The abuse of alcohol and other drugs interferes with maturation. When a teen drinks regularly from age fourteen to eighteen, he tends to act as if he is fourteen or fifteen many years later; this is called delayed adolescence. When someone smokes marijuana regularly from sixteen to twenty one, she is likely to act as if she is sixteen or seventeen later in life. Taking care of our basic needs of life for sleep, healthy food, social support, and exercise is part of being a mature adult. We take over care of these basic needs from our parents as we grow up, if we are healthy.
Addiction is also known as the sacred disease. Carl Jung wrote that “perhaps it was no accident that we traditionally referred to alcoholic drinks as spirits, and that alcoholics were people who had a greater thirst for spirit than others, and that perhaps alcoholism was a spiritual disorder, or better yet, a spiritual condition”.
People who become slaves to alcohol and other drugs long to go back to paradise, reach Heaven, reach home – more than most. Addicts desperately yearn to regain that lost warm, fuzzy sense of oneness. There are two ways of looking at this longing to go home. One is yearning to return to infancy, not only to go back to paradise but to crawl back into the womb.
M. Scott Peck writes: “The other way to look at it is as a potentially progressive kind of phenomenon; that in this yearning to go home, addicts are people who have a more powerful calling than most to the spirit, to God, but they simply have the directions of the journey mixed up. Many contemporary men and women are cut off from their own life source. . . (They) are undermined by the loss of connection to their own energy in their own body. . . . In infancy, ‘I desire” is indistinguishable from ‘I need.’ As adults, they look at other people who seem to love life and wonder why they themselves do not. They pretend, even as children, to be reaching out from their own desire. Their place of desire is false; their desiring is not coming from natural instincts; therefore, those instincts cannot be satisfied. Because their bodies are not expressing desires that come from natural desires, they fall into unnatural desires, driven desires that overwhelm them with stupor and manifest as addictions. They crave food that brings them no nurturance, drink that brings them no spirit, sex that brings them no union. Because their culture worships matter and minimizes soul, they concretize metaphor and minimize life. Their hunger is for food – Soul food; they are starving for sweetness – Mother Food that will reconnect them to who whey were born to be. Their thirst is for spirit; their longing is for union. They yearn for connection to their own ‘I desire'”.

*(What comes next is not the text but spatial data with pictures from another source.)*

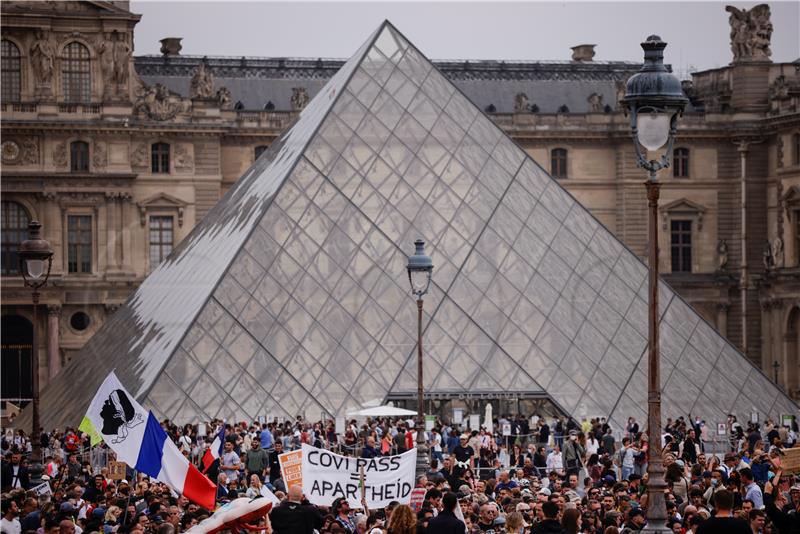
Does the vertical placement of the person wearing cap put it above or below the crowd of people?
above

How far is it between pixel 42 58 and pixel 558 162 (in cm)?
1751

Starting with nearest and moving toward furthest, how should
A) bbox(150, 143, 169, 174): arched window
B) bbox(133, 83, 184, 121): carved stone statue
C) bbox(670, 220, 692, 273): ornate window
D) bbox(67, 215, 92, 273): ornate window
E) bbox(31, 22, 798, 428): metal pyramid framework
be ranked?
bbox(31, 22, 798, 428): metal pyramid framework
bbox(67, 215, 92, 273): ornate window
bbox(133, 83, 184, 121): carved stone statue
bbox(150, 143, 169, 174): arched window
bbox(670, 220, 692, 273): ornate window

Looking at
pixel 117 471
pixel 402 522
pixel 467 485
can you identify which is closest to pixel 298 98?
pixel 117 471

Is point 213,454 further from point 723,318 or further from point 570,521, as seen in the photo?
point 723,318

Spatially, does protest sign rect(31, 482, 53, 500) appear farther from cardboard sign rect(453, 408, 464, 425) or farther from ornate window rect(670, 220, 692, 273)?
ornate window rect(670, 220, 692, 273)

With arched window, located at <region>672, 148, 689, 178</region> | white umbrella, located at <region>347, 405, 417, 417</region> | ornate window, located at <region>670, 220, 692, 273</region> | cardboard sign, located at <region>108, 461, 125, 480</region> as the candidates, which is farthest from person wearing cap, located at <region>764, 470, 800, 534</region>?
arched window, located at <region>672, 148, 689, 178</region>

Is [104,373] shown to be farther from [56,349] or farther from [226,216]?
[56,349]

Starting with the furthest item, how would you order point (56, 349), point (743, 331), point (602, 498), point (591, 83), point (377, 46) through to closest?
point (591, 83), point (743, 331), point (56, 349), point (377, 46), point (602, 498)

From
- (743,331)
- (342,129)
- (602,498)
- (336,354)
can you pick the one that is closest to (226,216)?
(342,129)

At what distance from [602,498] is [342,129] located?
1912 centimetres

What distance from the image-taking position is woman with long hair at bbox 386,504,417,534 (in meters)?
12.1

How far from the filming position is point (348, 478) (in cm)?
1705

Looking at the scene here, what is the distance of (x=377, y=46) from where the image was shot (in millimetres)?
37406

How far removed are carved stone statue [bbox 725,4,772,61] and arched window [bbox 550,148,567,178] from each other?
6.48 metres
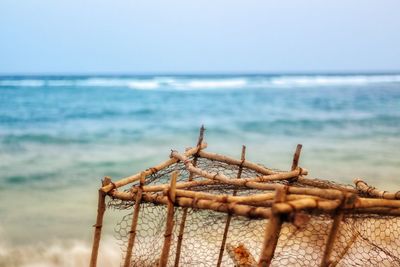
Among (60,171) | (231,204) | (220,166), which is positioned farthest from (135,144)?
(231,204)

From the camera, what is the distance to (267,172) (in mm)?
4508

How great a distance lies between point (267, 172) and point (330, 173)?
6763 millimetres

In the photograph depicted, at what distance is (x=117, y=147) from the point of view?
→ 14344 mm

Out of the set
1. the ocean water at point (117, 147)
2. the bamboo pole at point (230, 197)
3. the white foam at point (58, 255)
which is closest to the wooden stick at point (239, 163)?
the bamboo pole at point (230, 197)

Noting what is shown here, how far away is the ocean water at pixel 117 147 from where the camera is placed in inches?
294

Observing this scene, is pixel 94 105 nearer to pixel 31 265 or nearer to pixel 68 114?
pixel 68 114

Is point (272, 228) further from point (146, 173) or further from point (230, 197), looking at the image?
point (146, 173)

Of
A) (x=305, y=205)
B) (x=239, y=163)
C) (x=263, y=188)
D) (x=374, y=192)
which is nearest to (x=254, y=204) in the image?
(x=263, y=188)

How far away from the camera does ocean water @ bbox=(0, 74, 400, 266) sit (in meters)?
→ 7.47

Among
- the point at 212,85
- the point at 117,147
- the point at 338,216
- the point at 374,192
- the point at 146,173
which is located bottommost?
the point at 117,147

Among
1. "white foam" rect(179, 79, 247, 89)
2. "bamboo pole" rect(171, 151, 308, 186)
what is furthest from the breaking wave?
"bamboo pole" rect(171, 151, 308, 186)

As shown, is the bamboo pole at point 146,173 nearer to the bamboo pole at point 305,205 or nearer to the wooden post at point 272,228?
the wooden post at point 272,228

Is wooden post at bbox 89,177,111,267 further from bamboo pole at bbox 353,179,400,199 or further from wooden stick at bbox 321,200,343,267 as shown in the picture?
bamboo pole at bbox 353,179,400,199

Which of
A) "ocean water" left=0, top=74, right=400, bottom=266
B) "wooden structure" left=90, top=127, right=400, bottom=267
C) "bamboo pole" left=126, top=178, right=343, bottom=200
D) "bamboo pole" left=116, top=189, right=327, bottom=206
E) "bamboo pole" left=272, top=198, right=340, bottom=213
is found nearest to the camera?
"bamboo pole" left=272, top=198, right=340, bottom=213
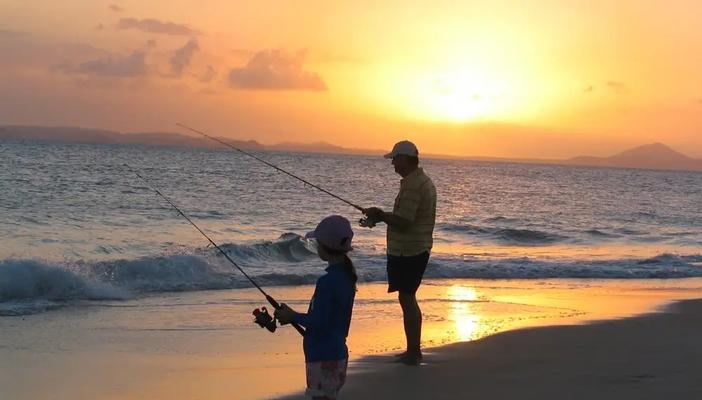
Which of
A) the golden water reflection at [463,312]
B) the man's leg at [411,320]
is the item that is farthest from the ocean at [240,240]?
the man's leg at [411,320]

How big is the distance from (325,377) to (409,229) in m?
2.55

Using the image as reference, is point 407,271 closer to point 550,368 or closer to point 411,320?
point 411,320

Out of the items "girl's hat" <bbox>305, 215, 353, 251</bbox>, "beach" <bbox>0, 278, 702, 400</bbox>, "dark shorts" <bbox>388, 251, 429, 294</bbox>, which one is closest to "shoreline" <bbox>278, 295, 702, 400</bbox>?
"beach" <bbox>0, 278, 702, 400</bbox>

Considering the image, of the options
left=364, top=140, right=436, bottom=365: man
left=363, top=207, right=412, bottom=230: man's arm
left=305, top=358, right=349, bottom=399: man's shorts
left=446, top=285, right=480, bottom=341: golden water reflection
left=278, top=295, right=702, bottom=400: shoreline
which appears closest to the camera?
left=305, top=358, right=349, bottom=399: man's shorts

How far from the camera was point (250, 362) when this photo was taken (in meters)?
6.56

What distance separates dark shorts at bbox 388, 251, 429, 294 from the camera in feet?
20.5

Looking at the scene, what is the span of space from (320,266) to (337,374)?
34.8 ft

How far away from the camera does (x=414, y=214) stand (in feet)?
20.3

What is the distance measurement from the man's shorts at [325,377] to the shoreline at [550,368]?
1.74 m

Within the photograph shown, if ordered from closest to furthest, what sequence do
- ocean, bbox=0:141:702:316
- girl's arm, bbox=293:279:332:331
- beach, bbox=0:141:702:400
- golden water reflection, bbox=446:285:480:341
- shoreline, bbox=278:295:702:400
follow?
girl's arm, bbox=293:279:332:331
shoreline, bbox=278:295:702:400
beach, bbox=0:141:702:400
golden water reflection, bbox=446:285:480:341
ocean, bbox=0:141:702:316

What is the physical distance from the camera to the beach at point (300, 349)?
5.80 metres

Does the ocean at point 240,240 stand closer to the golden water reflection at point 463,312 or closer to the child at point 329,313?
the golden water reflection at point 463,312

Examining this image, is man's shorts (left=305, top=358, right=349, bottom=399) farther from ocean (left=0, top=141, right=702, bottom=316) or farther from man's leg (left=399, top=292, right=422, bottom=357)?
ocean (left=0, top=141, right=702, bottom=316)

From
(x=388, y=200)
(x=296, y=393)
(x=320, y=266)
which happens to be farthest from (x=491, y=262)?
(x=388, y=200)
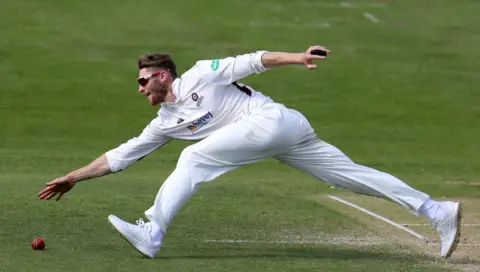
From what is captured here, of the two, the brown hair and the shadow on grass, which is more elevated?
the brown hair

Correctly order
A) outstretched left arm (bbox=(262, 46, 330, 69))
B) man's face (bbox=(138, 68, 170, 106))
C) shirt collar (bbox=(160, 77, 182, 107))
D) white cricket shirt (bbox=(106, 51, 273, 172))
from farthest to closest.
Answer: man's face (bbox=(138, 68, 170, 106))
shirt collar (bbox=(160, 77, 182, 107))
white cricket shirt (bbox=(106, 51, 273, 172))
outstretched left arm (bbox=(262, 46, 330, 69))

We all suffer from addictions, in a sense. It is human to struggle with self-destructive patterns. Ultimately, alcoholism is a blessing because it is a disease that visibly breaks people. Those who are alcoholic are no more broken than normal drinkers. We all experience terror and shame. One may not be aware of their pain, but they certainly experience it. We are all broken people, but because of their struggle with drinking alcoholics cannot hide their brokenness. The rest of us normal drinkers can hide behind our masks of composure. Yet we do not have the gift of talking with each other about the things that are most important to us. The disease of alcoholism put one into an obvious crisis. Out of the crisis of alcoholism, the alcoholic has the unique privilege of experiencing the profoundly healing community of Alcoholics Anonymous.